Kumpul Kebo dengan Bawahan dan Pungli Seleksi PPK, Anggota KPU OKU Timur Dipecat DKPP
Ia dinyatakan terbukti melanggar Kode Etik Penyelenggara Pemilu (KEPP).
Dewan Kehormatan Penyelenggara Pemilu (DKPP) menjatuhkan sanksi pemberhentian tetap kepada Anggota KPU Ogan Komering Ulu (OKU) Timur, Sumatra Selatan, Sunarko. Ia dinyatakan terbukti melanggar Kode Etik Penyelenggara Pemilu (KEPP).

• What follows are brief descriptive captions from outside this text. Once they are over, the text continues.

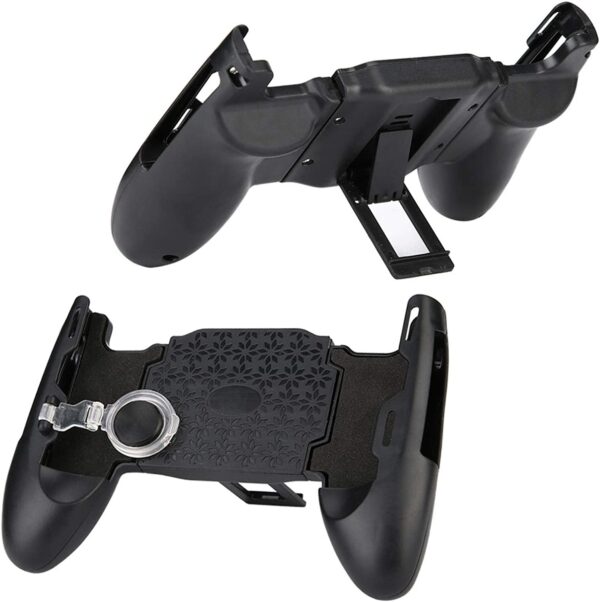 SY-0302 JL-02 3 in 1 Portable Game Phone Controller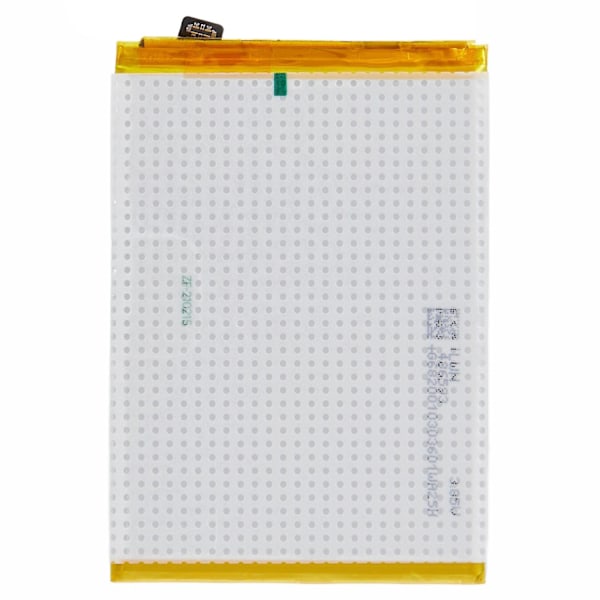 Batteri til Oppo A77 5G / A97 5G / A57s 4G / A57 4G 3.87V 4880mAh Li-ion Polymer Batteri Samling Del (Enco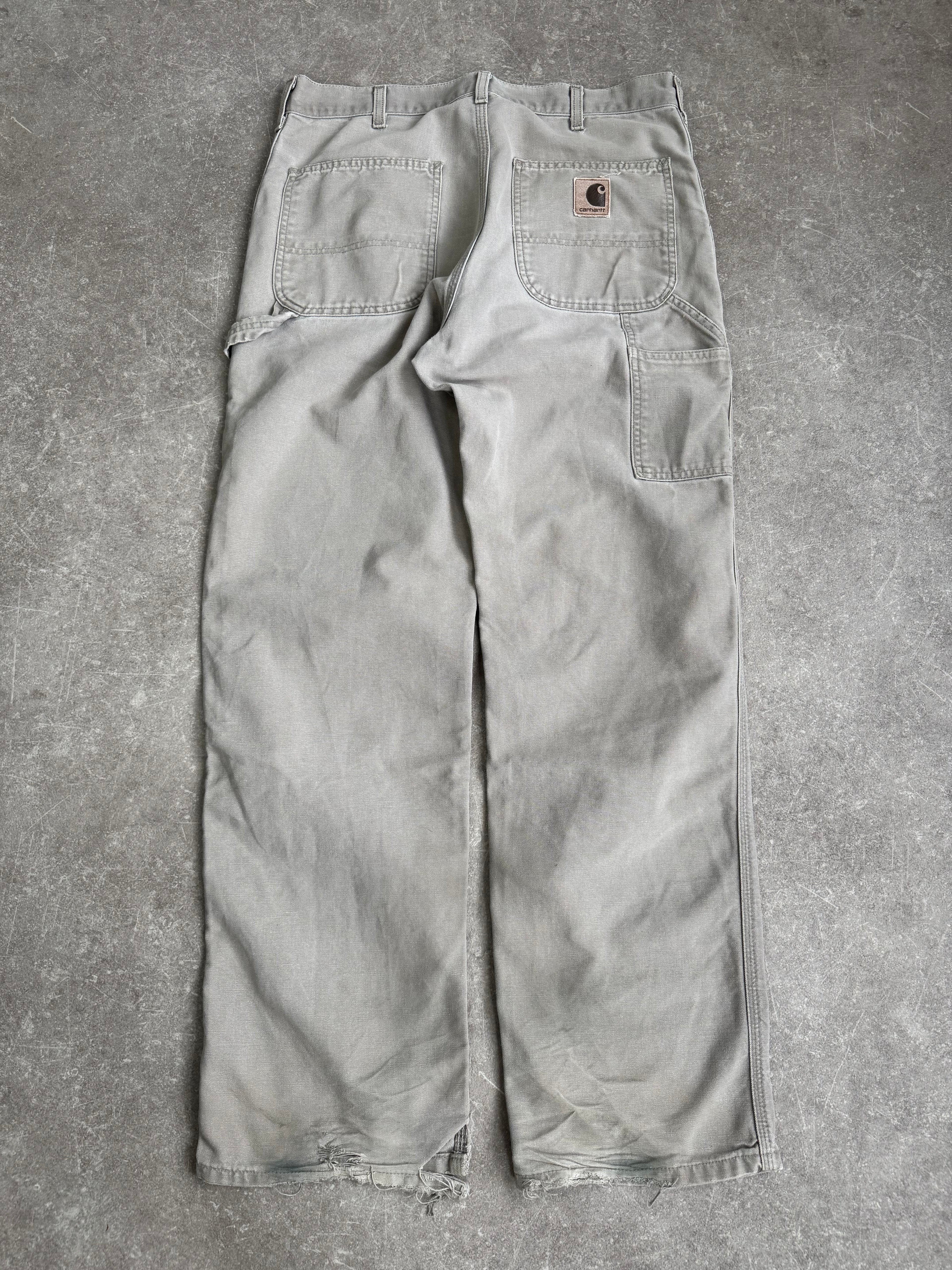 VINTAGE CARHARTT WORKWEAR PANTS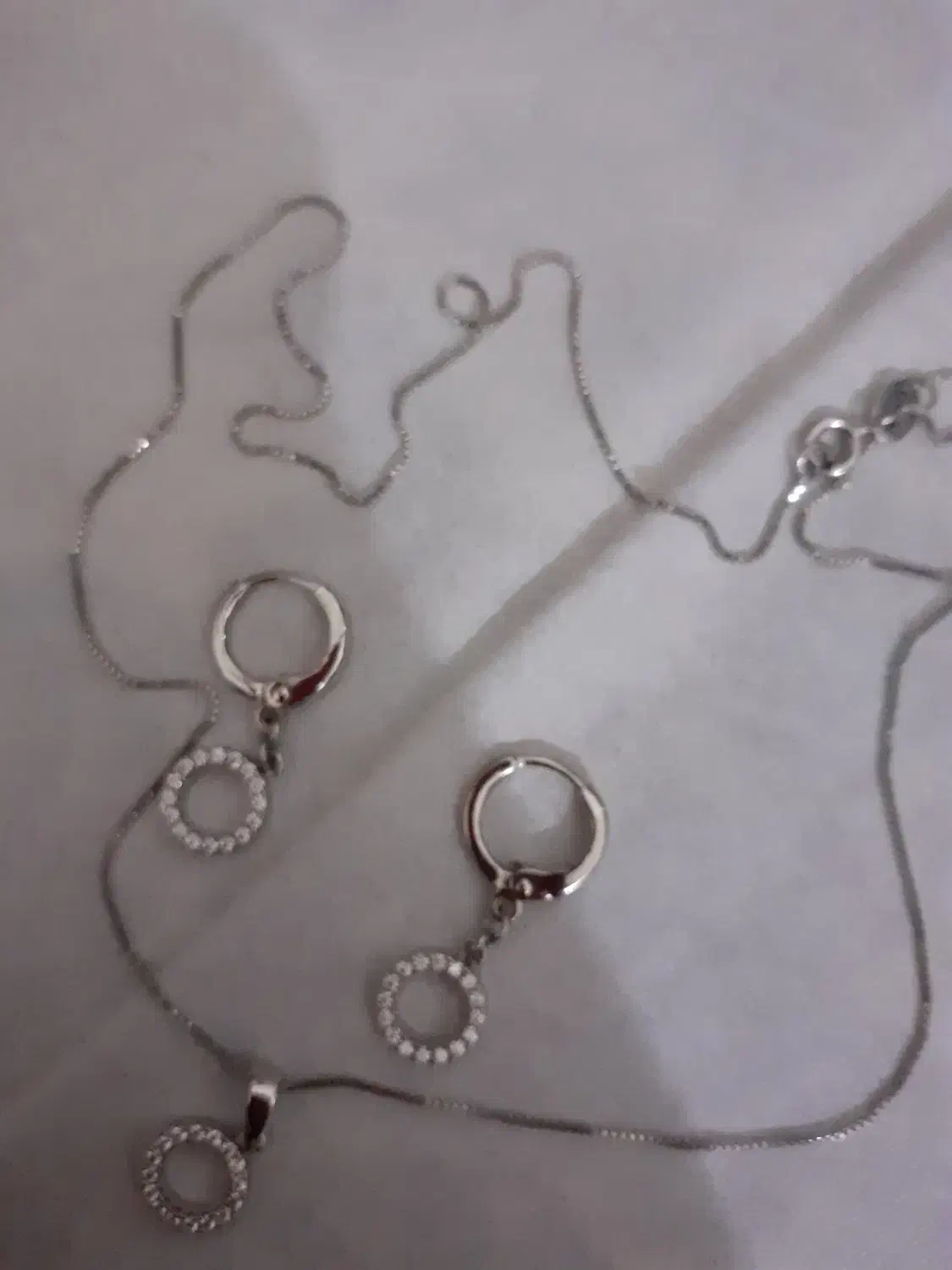 فروش نیم ست نو|بدلیجات|شیراز, باغ تخت|دیوار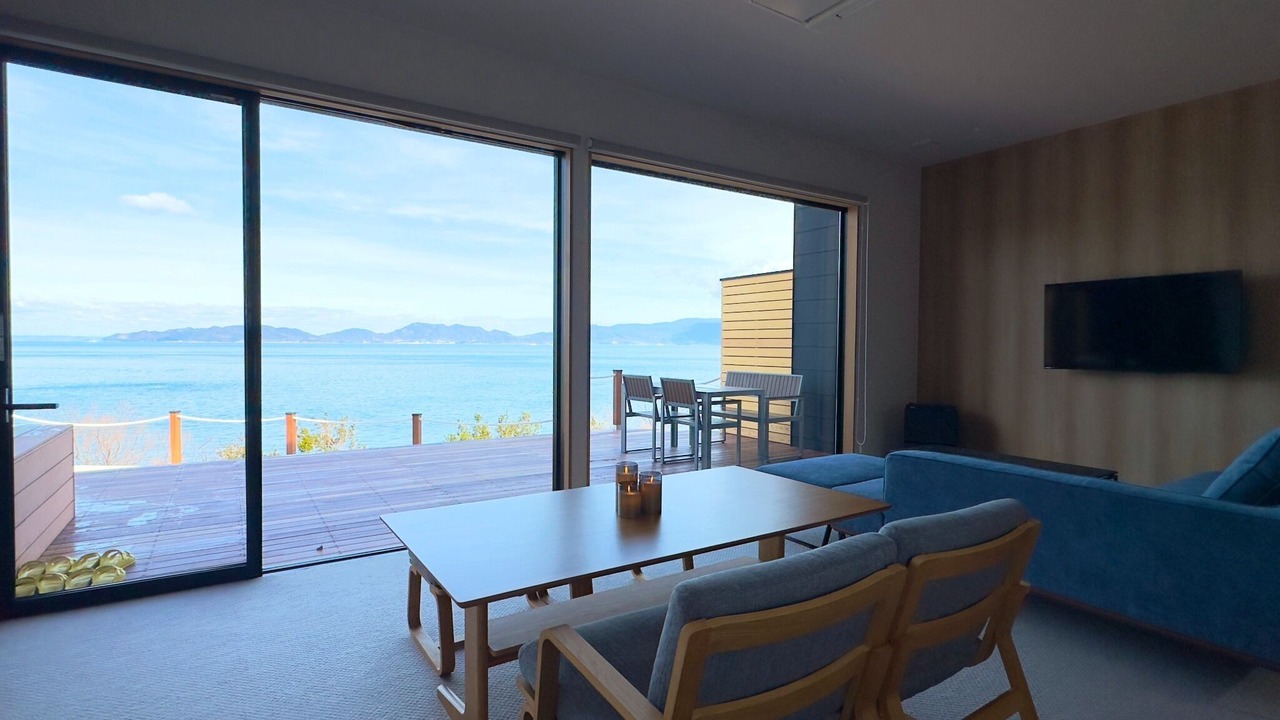 Photo of Livingroom in Aji Cho
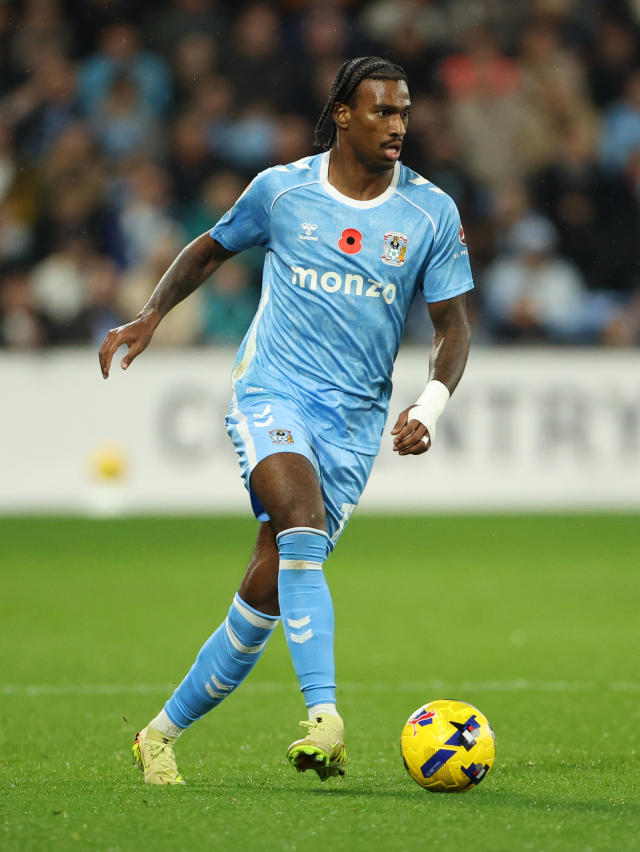 200 million pounds for the star who once shook the Süper Lig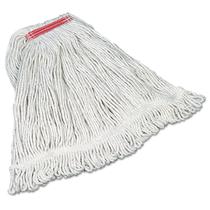 Wet Mop Head Rubbermaid Commercial Super Stitch Cotton Wet Mop Head Rubbermaid Commercial Super Stitch Cotton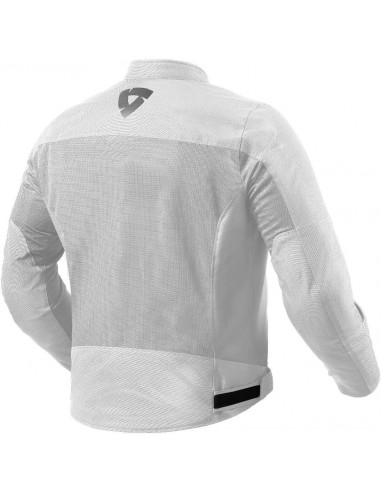 Chaqueta Revit Eclipse 2 | Plata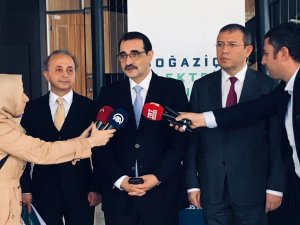 Bakan Dönmez,’’tüm Tedbirleri Aldık’’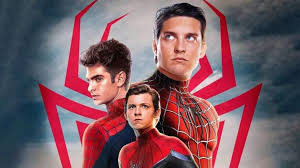 And after appropriate testing and health protocols were put in place, he was able to suit back up as peter parker. Spider Man 3 Sony Does Not Confirm Tobey Maguire And Andrew Garfield With Tom Holland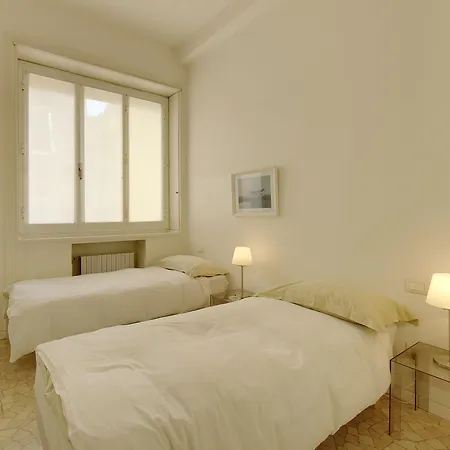 Milan Apartment Rental *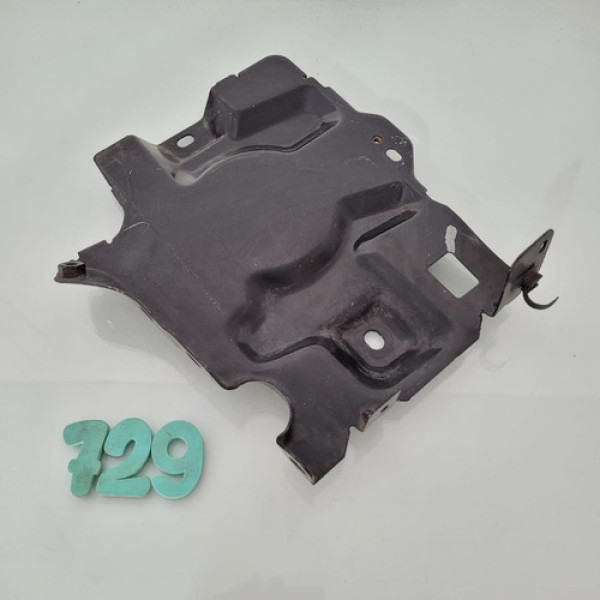 Suporte Da Bateria Peugeot 408 Cx 729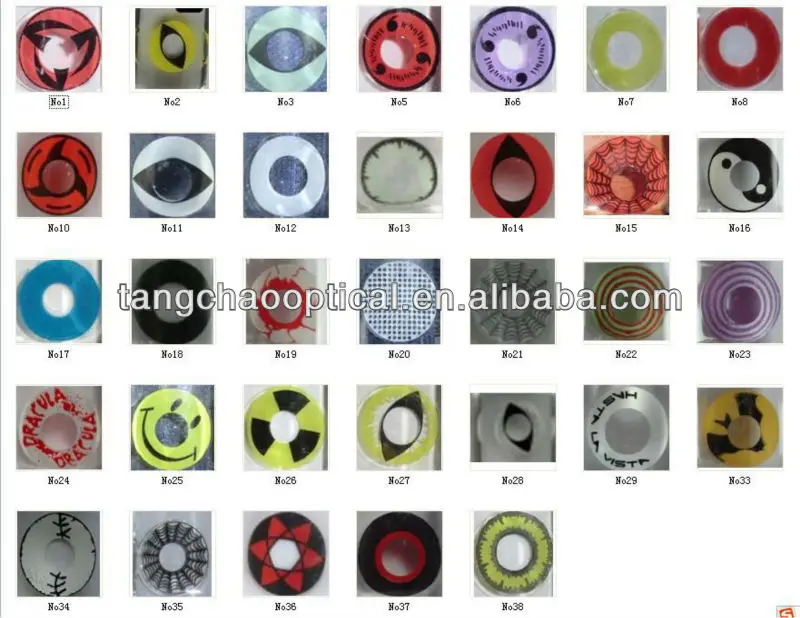 contact lens cheap contact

Putusan tersebut dibacakan dalam sidang perkara Nomor 6-PKE-DKPP/III/2026 yang digelar di ruang sidang DKPP, Jakarta, Jumat (5/6). Sidang dipimpin Ketua Majelis Heddy Lugito didampingi anggota majelis Ratna Dewi Pettalolo, I Dewa Kade Wiarsa Raka Sandi, dan Muhammad Tio Aliansyah.
"Menjatuhkan sanksi pemberhentian tetap kepada Sunarko selaku anggota KPU Ogan Komering Ulu Timur terhitung sejak putusan ini dibacakan," kata Ketua Majelis Heddy Lugito dalam siaran pers yang diterima merdeka.com, Sabtu (6/6).
Terbukti Jalin Hubungan Tak Wajar dengan Anggota PPK
Dalam persidangan, DKPP menyatakan Sunarko terbukti memiliki hubungan tidak wajar di luar pernikahan dengan seorang perempuan berinisial RJ yang merupakan anggota Panitia Pemilihan Kecamatan (PPK) di OKU Timur pada Pilkada 2024.
Fakta persidangan mengungkap bahwa Sunarko dan RJ tinggal bersama di sebuah rumah indekos dalam kurun April hingga Agustus 2025. Padahal, Sunarko diketahui masih terikat dalam perkawinan yang sah.
DKPP menilai tindakan tersebut tidak patut dilakukan oleh seorang penyelenggara pemilu. Selain itu, Sunarko juga dianggap memanfaatkan posisinya sebagai atasan RJ.
"Teradu sudah memberi contoh buruk kepada jajaran yang ada di bawahnya. Teradu selaku anggota penyelenggara pemilu seharusnya memberi contoh yang baik serta mampu memelihara dan menjaga kehormatan lembaga KPU terutama KPU OKU Timur tempat teradu mengabdi,” kata Anggota Majelis, I Dewa Kade Wiarsa Raka Sandi.
Terlibat Pungli dalam Seleksi PPK
Selain pelanggaran etik terkait hubungan pribadi, Sunarko juga terbukti melakukan pungutan liar (pungli) kepada lima calon anggota PPK dalam proses seleksi PPK untuk Pilkada 2024.
Salah satu pihak yang dimintai uang adalah RJ. Total uang yang dipungut dari para calon anggota PPK mencapai Rp5 juta.
Menurut DKPP, praktik meminta uang atau "uang komitmen" kepada calon anggota PPK merupakan tindakan yang tidak hanya melanggar etika penyelenggara pemilu, tetapi juga bertentangan dengan hukum.
Atas sejumlah pelanggaran tersebut, DKPP memutuskan menjatuhkan sanksi paling berat berupa pemberhentian tetap dari jabatannya sebagai anggota KPU OKU Timur.